Regarding inclusive language, I disagree with DiManno and Atwood’s claim that using it as a means of accommodating some people who can get pregnant undermines the goal of increasing literacy about female anatomy and reproduction. DiManno completely misrepresented the facts to make her case, by referring to an article in The Lancet about UK hospitals using gender-neutral language to accommodate transgender men and nonbinary people. As Stacy Lee Kong points out, rather than prescribe that language across the board, “What did happen is Brighton and Sussex University Hospitals NHS Trust announced in February that it would be adding new trans-friendly terms including ‘birthing people’ and ‘chestfeeding’ to its existing vocabulary as a way to become more inclusive. The hospital was careful to note that it would only be using gender-neutral language in its internal communications and meetings, and that staff would use patients’ correct pronouns while caring for them.”
Intentionally or not, there is a great deal of dishonesty among the handwringing “why can’t we say woman anymore” crowd. That Atwood would throw in her lot with them is more disappointing than surprising to those who have been paying attention, since, as Kong also highlighted in her commentary on the current dustup, Atwood has previously reveled in being a self-described “bad feminist.”

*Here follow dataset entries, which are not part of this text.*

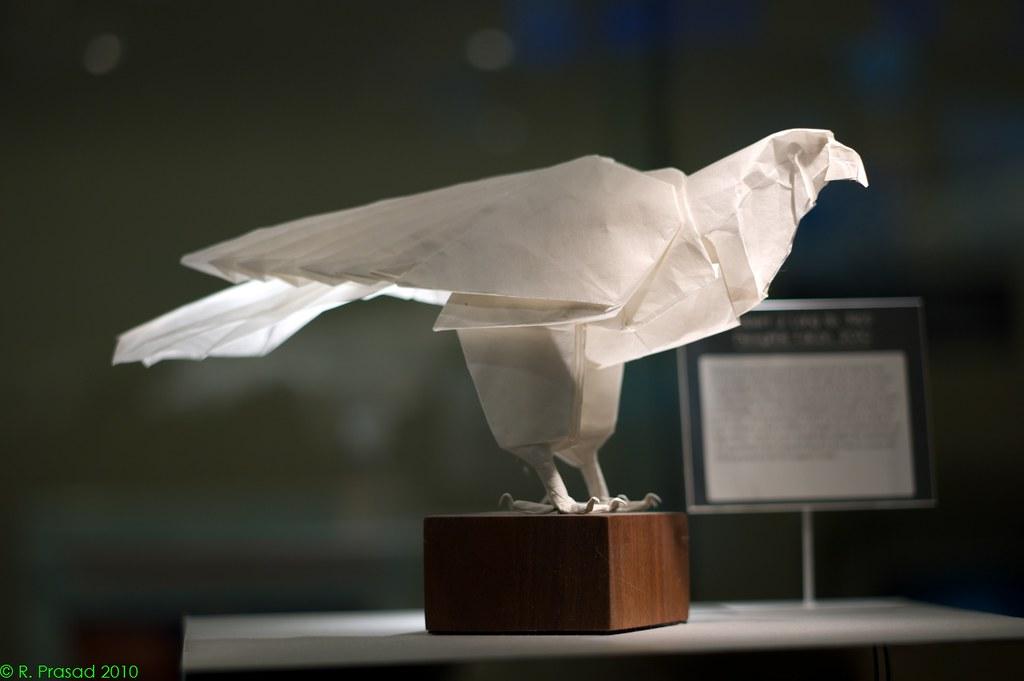 Robert J Lang Falcon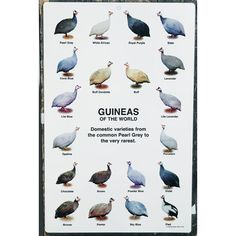 Guineas of the World Poster | | Chicks and Game Birds from Stromberg's |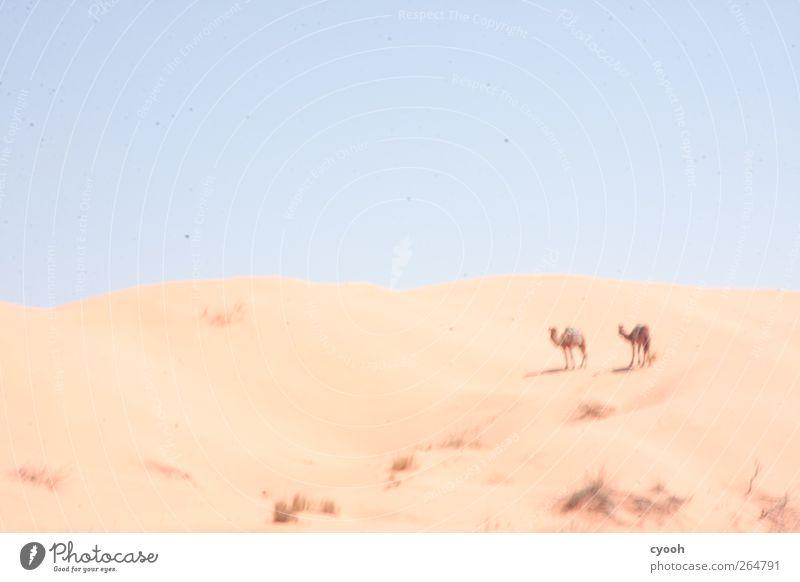 Fatamorgana Landschaft Sand Luft Himmel Wolkenloser Himmel Horizont Sonne Sonnenlicht Sommer Klima Wetter Schönes Wetter Wärme Dürre Sträucher Wüste stehen
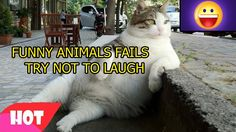 Funny Animals Fails 4   Try Not To Laugh Challenge   Compilation Vines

The evolution of language, which is often pushed along by activists and advocates for marginalized communities, is understandably something that can make people uncomfortable. And indeed, activists sometimes go to excesses, though trans rights activists have so little power that the issue is mostly a red herring. Meanwhile, discomfort is sometimes necessary in order to learn and grow. And there is simply no excuse for distorting, exaggerating, and lying about what is really happening when healthcare systems, which often discriminate against trans people, begin to move toward understanding and accommodation. That thoroughly reactionary response is antithetical to the spirit of feminism as I understand it. Atwood seems uninterested in addressing her critics in a serious way, but if she should happen to read this column, I would ask her to look at the actual facts rather than the distorted version found in DiManno’s column, to sit for a while with her discomfort, and to consider leaving the politics of fear, scapegoating, and scarcity to the reactionary Right.